Subhash Chandra Singh
Vs. Dheemant Singh & ANR. [2009] INSC 803 (20 April 2009)
Judgment
IN THE SUPREME COURT
OF INDIA CRIMINAL APPELLATE JURISDICTION CRIMINAL APPEAL NO. 787 OF 2009
(Arising out of SLP( Crl.) No. 3246 of 2008) Subhash Chandra Singh ..Appellant
versus Dheemant Singh & Anr. ..Respondents
Dr. ARIJIT PASAYAT,
J.
1.
Leave
granted.
2.
Challenge
in this appeal is to the order passed by a learned Single Judge of the
Allahabad High Court granting bail to the respondent No.1.
The appeal is by the
father of the Shobhna (hereinafter referred to as the `deceased') who was
married to the respondent No.1. It is stated that the death took place within
seven years of the marriage and it was unnatural death. The High Court by a
practically non-reasoned order granted bail.

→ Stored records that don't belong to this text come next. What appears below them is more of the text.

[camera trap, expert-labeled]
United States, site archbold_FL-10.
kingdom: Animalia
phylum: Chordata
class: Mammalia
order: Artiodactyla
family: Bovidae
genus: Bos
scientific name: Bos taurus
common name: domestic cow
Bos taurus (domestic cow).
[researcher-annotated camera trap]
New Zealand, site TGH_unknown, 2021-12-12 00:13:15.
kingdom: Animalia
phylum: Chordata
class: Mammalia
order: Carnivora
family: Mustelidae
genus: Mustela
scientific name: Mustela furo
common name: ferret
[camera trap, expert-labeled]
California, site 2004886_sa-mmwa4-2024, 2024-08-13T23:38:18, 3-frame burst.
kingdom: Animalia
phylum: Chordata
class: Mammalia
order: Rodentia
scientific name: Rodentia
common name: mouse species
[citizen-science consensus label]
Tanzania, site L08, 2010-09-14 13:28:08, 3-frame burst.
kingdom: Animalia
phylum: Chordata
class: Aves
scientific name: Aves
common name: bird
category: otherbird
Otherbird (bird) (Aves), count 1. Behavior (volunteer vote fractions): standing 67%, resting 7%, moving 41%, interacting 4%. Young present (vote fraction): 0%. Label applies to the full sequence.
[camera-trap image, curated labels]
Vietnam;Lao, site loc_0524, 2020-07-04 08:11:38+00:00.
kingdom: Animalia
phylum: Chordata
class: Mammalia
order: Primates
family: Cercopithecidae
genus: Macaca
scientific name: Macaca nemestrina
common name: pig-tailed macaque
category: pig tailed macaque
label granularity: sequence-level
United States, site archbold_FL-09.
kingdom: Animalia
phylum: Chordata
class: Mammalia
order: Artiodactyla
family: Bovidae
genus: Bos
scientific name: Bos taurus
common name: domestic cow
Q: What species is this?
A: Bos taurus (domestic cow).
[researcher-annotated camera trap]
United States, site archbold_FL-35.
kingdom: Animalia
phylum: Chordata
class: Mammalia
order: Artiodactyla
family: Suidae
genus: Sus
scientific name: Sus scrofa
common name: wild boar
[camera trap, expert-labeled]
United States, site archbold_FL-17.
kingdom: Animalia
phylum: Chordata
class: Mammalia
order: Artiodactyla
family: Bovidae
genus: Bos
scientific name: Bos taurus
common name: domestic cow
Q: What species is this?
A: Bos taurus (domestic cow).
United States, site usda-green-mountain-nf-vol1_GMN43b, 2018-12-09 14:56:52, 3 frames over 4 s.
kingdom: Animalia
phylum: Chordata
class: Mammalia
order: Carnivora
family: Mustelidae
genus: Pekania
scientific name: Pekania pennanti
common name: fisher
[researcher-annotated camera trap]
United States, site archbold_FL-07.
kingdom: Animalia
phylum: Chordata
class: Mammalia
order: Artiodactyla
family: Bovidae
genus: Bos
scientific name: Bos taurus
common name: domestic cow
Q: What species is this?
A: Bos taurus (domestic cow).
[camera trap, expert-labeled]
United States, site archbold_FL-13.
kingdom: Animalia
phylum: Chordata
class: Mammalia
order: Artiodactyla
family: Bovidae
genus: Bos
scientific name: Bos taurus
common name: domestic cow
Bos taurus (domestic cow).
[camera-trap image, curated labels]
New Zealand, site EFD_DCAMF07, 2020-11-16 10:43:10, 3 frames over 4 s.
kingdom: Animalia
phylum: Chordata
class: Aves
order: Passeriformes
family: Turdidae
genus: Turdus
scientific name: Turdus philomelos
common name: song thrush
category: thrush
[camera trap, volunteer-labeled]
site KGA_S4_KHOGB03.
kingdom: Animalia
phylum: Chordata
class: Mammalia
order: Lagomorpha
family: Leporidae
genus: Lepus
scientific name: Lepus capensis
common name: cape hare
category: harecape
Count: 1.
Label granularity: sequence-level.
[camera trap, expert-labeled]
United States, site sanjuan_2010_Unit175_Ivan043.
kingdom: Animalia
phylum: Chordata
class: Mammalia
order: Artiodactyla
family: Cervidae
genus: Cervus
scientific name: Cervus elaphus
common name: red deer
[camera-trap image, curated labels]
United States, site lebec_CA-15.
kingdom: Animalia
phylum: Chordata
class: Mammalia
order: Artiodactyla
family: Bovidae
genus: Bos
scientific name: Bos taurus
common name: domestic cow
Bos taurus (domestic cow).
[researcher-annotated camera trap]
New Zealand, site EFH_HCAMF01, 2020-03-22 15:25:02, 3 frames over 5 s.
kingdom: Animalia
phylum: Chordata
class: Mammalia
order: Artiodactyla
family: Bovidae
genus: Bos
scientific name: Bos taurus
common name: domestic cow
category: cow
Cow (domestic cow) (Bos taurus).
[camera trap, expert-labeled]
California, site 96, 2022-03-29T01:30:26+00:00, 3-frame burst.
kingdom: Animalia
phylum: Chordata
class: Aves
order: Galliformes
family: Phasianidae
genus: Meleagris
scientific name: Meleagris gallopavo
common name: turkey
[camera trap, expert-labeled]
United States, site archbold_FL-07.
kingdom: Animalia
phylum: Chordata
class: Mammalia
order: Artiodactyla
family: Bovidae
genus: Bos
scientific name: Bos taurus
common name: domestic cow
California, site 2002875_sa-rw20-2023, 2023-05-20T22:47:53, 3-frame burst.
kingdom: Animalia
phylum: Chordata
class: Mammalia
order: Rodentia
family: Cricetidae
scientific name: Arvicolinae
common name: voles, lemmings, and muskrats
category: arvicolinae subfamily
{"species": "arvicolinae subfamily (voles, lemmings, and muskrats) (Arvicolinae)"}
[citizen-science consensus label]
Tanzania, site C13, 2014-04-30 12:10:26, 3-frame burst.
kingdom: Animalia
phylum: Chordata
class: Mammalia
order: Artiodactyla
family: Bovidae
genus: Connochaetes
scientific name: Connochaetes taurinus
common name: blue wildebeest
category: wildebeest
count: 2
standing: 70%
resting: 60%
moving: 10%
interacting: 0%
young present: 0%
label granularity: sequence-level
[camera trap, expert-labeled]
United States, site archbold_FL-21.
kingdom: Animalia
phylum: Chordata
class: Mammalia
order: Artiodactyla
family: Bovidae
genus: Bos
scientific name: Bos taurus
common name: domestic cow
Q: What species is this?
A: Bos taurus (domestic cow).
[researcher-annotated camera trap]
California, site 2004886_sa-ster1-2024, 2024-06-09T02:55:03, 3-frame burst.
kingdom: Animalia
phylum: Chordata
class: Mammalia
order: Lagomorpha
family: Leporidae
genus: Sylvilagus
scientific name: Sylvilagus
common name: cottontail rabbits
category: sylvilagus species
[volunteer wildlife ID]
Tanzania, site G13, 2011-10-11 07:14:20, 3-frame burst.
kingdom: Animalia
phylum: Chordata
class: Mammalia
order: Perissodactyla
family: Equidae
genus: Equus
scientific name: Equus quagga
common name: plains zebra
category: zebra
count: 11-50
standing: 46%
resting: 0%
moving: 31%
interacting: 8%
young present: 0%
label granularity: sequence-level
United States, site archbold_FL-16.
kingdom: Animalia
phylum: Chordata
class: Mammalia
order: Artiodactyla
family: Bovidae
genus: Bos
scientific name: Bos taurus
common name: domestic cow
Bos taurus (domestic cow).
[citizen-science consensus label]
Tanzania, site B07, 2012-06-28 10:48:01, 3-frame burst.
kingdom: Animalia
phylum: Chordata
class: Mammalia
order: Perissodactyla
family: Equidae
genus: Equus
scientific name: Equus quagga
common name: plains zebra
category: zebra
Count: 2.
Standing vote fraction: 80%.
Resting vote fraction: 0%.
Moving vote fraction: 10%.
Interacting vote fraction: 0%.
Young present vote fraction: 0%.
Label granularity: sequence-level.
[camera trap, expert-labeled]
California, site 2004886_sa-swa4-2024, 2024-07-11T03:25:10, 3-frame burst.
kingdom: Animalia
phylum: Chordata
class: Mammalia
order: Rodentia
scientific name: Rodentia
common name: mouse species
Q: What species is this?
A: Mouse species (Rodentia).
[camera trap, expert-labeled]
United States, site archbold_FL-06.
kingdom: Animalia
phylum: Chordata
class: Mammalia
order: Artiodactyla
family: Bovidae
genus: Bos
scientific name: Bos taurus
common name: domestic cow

It is pointed out by learned
counsel for the appellant that no reason has been indicated for directing grant
of bail and even the conclusions are contradictory in terms.
3.
Learned
counsel for the respondent No. 1 on the other hand submitted that the bail was
granted on 30th October, 2007. There is no allegation that the accused
respondent No. 1 has misused the liberty after release on bail.
The charge sheet has
already been submitted and the investigation is over.
The accused was in
custody for more than five months.
4.
Even
a cursory perusal the High Court's order shows complete non- application of
mind. Though detailed examination of the evidence and elaborate documentation
of the merits of the case is to be avoided by the Court while passing orders on
bail applications, yet a court dealing with the bail application should be
satisfied as to whether there is a prima facie case, but exhaustive exploration
of the merits of the case is not necessary. The court dealing with the
application for bail is required to exercise its discretion in a judicious
manner and not as a matter of course.
5.
There
is a need to indicate in the order, reasons for prima facie concluding why bail
was being granted particularly where an accused was charged of having committed
a serious offence. It is necessary for the courts dealing with application for
bail to consider among other circumstances, the following factors also before
granting bail, they are:
1. The nature of
accusation and the severity of punishment in case of conviction and the nature
of supporting evidence;
2. Reasonable
apprehension of tampering of the witness or apprehension of threat to the
complainant;
3. Prima facie
satisfaction of the Court in support of the charge.
6.
Any
order dehors such reasons suffers from non-application of mind as was noted by
this Court, in Ram Govind Upadhyay v. Sudarshan Singh and Ors. [(2002) 3 SCC
598], Puran etc. v. Rambilas and Anr. etc. [(2001) 6 SCC 338)] and in Kalyan
Chandra Sarkar v. Rajesh Ranjan alias Pappu Yadav & Anr. [JT 2004 (3) SC
442].
7.
The
above position was highlighted by this Court in Anwari Begum v. Sher Mohd.
(2005(7) SCC 326).
8.
As
rightly submitted by the learned counsel for the appellant, the High Court's
order is a bundle of confusion. On one hand it is noted that there was no
dispute that the death had taken place within seven years of the marriage and
that it was unnatural death. Having said so, it is not understood as to how the
High Court observed that the provisions of Section 113(B) of the Indian
Evidence Act, 1872 (in short the `Evidence Act') are not applicable and this is
not a case punishable under Section 304 B IPC. That being so we set aside the
impugned order of the High Court and remit the matter to it for fresh
consideration and disposal by a reasoned order.
9.
The
Appeal is allowed.
...........................................J.
(Dr. ARIJIT PASAYAT)
...........................................J.